> _Exercise brief_
Give back all of the data exactly as it appears here.

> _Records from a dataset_
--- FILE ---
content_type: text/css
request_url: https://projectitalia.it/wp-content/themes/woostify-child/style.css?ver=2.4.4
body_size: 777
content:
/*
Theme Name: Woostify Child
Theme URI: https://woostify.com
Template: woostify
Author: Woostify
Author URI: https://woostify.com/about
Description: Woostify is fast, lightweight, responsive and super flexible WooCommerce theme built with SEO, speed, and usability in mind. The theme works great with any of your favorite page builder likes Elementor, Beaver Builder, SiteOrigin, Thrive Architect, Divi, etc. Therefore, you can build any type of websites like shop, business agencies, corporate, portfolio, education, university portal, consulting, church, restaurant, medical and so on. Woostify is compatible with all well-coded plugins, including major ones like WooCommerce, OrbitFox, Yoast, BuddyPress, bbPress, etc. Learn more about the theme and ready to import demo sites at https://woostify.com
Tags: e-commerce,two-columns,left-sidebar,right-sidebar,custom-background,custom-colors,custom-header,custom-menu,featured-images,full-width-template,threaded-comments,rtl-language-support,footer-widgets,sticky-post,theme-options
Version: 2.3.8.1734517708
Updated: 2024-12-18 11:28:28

> _Reply_
--- FILE ---
content_type: text/css
request_url: https://projectitalia.it/wp-content/themes/woostify-child/style.css?ver=2.4.4
body_size: 777
content:
/*
Theme Name: Woostify Child
Theme URI: https://woostify.com
Template: woostify
Author: Woostify
Author URI: https://woostify.com/about
Description: Woostify is fast, lightweight, responsive and super flexible WooCommerce theme built with SEO, speed, and usability in mind. The theme works great with any of your favorite page builder likes Elementor, Beaver Builder, SiteOrigin, Thrive Architect, Divi, etc. Therefore, you can build any type of websites like shop, business agencies, corporate, portfolio, education, university portal, consulting, church, restaurant, medical and so on. Woostify is compatible with all well-coded plugins, including major ones like WooCommerce, OrbitFox, Yoast, BuddyPress, bbPress, etc. Learn more about the theme and ready to import demo sites at https://woostify.com
Tags: e-commerce,two-columns,left-sidebar,right-sidebar,custom-background,custom-colors,custom-header,custom-menu,featured-images,full-width-template,threaded-comments,rtl-language-support,footer-widgets,sticky-post,theme-options
Version: 2.3.8.1734517708
Updated: 2024-12-18 11:28:28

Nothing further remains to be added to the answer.